The solution back then was EAV (Entity-Attribute-Value) — a product_attributes table with three columns: entity_id, attribute_name, and value. It worked, but every query required 5–6 JOINs, and the EXPLAIN output was painful to look at. Then MySQL 5.7.8 introduced native JSON data type — something I wish I’d known about sooner.
What Is JSON Data Type, and Why Not Just Use TEXT?
The first question everyone asks is: “Can’t I just store TEXT and parse it in the application layer?” — Sure, you can. But TEXT and JSON are not the same thing. MySQL’s JSON type offers three things TEXT simply can’t do:
- Automatic validation: MySQL rejects INSERT statements if the value is not valid JSON. TEXT silently accepts garbage into your database.
- Binary storage: Data is stored in an optimized binary format, making nested field access faster — no need to parse the entire string like TEXT.
- Native functions:
JSON_EXTRACT,JSON_SET,JSON_CONTAINS… usable directly in SQL. No need to push processing up to the application layer.
The maximum size is bounded by max_allowed_packet — 16MB by default. In practice, most projects never come close to this limit.
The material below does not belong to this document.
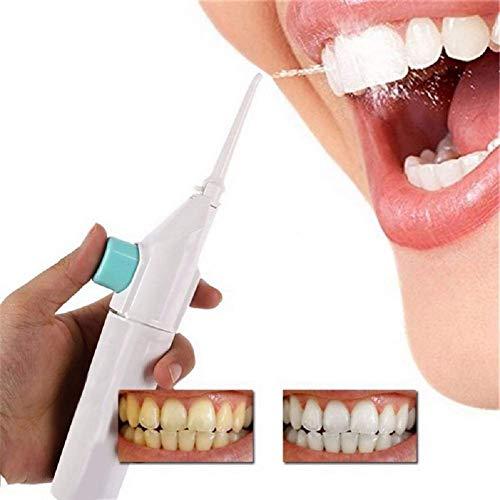 Ducomi Power Floss Idropulsore Dentale Manuale Irrigatore Denti Pulizia Orale Portatile - Rimuove Placca, Tartaro, Residui Cibo e Batteri - Getto d'Acqua Gentile per Denti Sensibili e Apparecchi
Creating Tables and Inserting Data
Create a products table with an attributes column of type JSON:
CREATE TABLE products (
id INT AUTO_INCREMENT PRIMARY KEY,
name VARCHAR(255) NOT NULL,
price DECIMAL(10, 2),
attributes JSON,
created_at TIMESTAMP DEFAULT CURRENT_TIMESTAMP
);
The insert syntax is no different from storing a regular string — just make sure it’s valid JSON:
INSERT INTO products (name, price, attributes) VALUES
(
'Basic T-Shirt',
299000,
'{"size": ["S", "M", "L", "XL"], "color": "white", "material": "cotton", "in_stock": true}'
),
(
'Running Pro Shoes',
1850000,
'{"size": [39, 40, 41, 42, 43], "color": "black", "waterproof": false, "weight_g": 320}'
);
Try inserting malformed JSON — MySQL rejects it immediately, no waiting for the application layer:
-- This line will be rejected:
INSERT INTO products (name, attributes) VALUES ('Test', '{invalid json}');
-- ERROR 3140: Invalid JSON text at position 1...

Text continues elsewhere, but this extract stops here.